*YOUR TASK*.
Answer these questions about the TransformerSum issue below:
(a) How long ago was the issue opened?
(b) What do the Extractive Summarization components score, based on the documentation?
(c) What did the poster use when training extractive word-level models?

*TEXT EXCERPT*.
TransformerSum icon indicating copy to clipboard operation
TransformerSum copied to clipboard

Possible to do sub-sentence level extractive summarization?

Open Hellisotherpeople opened this issue 3 years ago • 1 comments

After reading the documentation, it looks like the Extractive Summarization components only score sentences. While this is how the vast majority of extractive summarization papers work, some extractive summarization systems and datasets work at the word level of granularity (namely, my own work is exclusively word-level extractive summarization)

Is there some way to make TransformerSum work at the word level of granularity out of the box? When I trained extractive word-level models, I used a final token classification head for it. Maybe that can be implemented here alongside the current sentence scoring heads?

*DATASET CONTENT*.
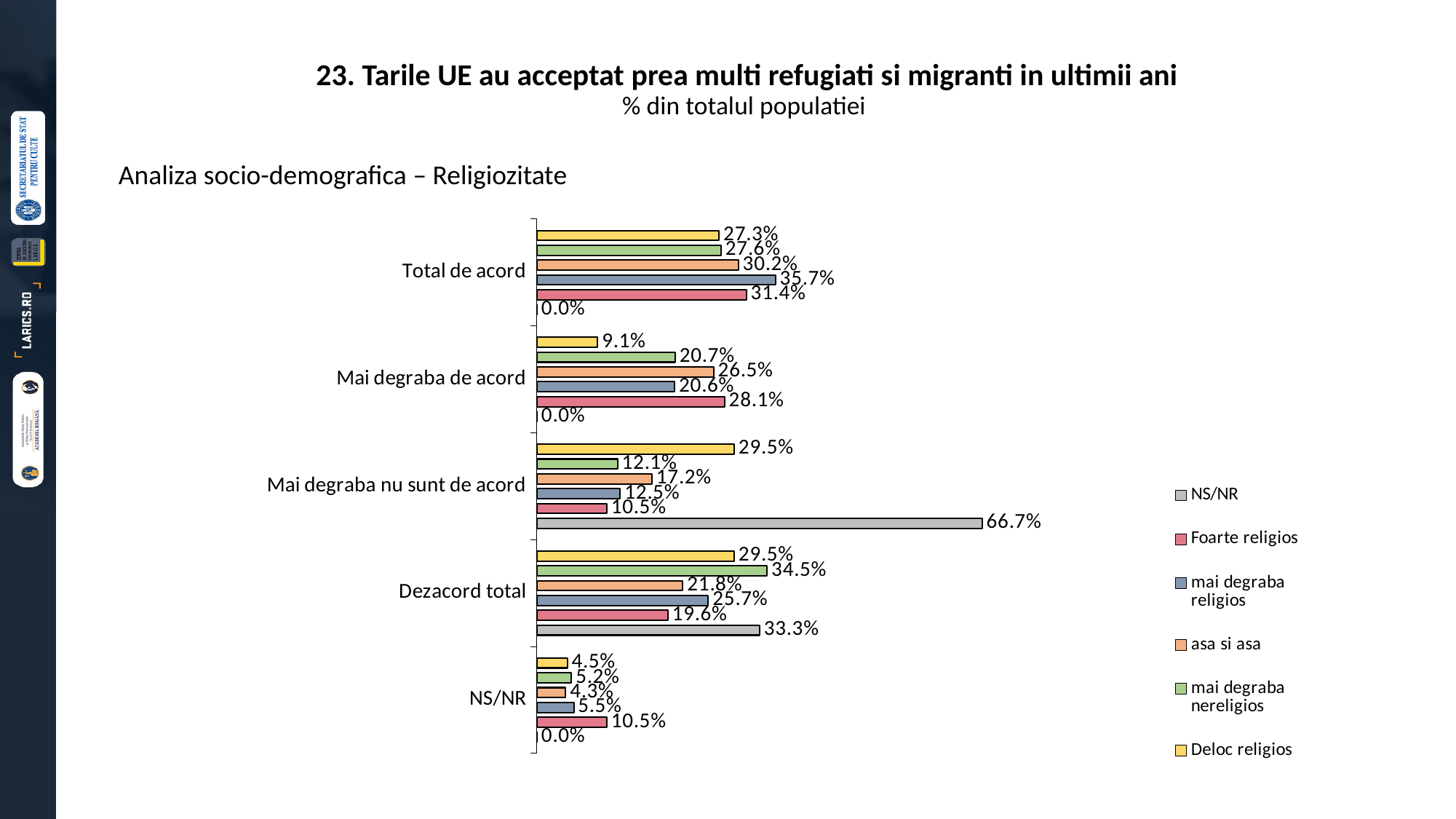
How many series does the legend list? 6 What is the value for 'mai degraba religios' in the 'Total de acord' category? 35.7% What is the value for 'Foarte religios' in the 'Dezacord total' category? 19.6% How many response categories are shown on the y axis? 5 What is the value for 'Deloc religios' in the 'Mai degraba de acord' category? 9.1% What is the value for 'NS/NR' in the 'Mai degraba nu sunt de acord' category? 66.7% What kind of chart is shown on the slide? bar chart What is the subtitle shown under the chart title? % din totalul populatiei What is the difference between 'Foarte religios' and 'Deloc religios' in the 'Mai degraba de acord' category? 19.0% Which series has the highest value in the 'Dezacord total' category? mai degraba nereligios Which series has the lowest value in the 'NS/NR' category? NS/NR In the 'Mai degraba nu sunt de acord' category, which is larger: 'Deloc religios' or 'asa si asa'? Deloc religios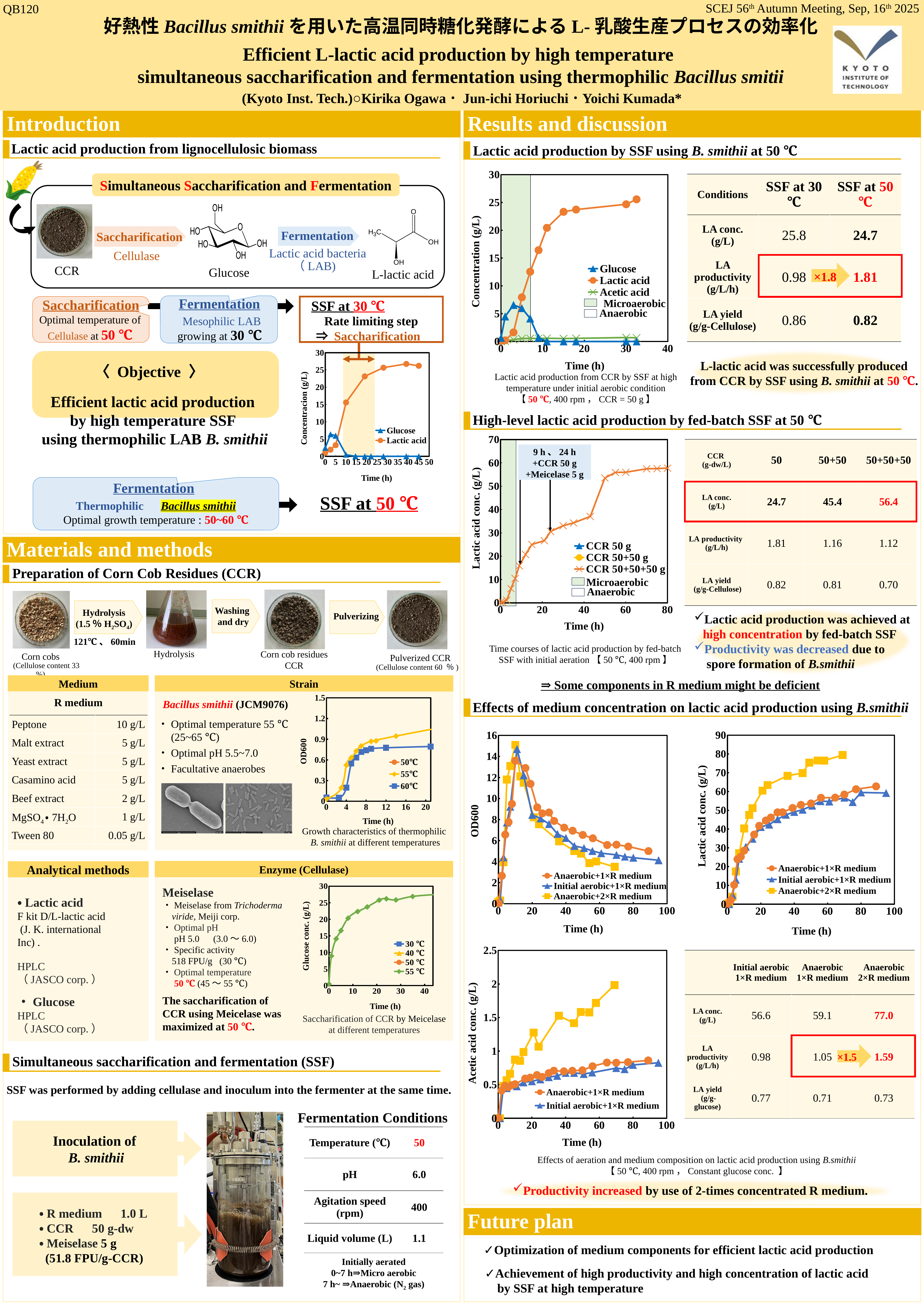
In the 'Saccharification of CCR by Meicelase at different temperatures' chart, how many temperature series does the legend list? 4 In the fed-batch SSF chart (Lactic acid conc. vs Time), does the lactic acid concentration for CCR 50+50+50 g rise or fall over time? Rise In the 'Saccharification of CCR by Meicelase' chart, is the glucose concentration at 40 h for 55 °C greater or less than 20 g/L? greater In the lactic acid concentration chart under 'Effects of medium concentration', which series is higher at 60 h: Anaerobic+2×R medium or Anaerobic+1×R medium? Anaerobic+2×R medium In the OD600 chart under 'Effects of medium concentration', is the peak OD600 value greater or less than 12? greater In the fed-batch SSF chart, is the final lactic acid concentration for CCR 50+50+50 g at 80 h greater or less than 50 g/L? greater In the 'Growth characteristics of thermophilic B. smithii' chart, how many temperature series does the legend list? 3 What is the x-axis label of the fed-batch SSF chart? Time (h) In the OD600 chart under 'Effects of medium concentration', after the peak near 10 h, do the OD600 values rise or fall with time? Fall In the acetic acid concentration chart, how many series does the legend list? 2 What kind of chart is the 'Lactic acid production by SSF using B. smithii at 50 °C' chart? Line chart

==

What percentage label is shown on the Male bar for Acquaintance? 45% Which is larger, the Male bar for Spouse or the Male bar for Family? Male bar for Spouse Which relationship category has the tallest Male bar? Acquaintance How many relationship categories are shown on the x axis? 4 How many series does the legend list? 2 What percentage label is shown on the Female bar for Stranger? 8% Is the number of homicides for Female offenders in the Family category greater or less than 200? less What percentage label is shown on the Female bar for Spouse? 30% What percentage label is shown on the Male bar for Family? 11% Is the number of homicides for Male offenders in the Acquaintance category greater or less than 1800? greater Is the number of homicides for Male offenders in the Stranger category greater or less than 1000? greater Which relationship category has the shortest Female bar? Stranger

*RESULT*.
(a) 3 years ago.
(b) Only sentences.
(c) A final token classification head.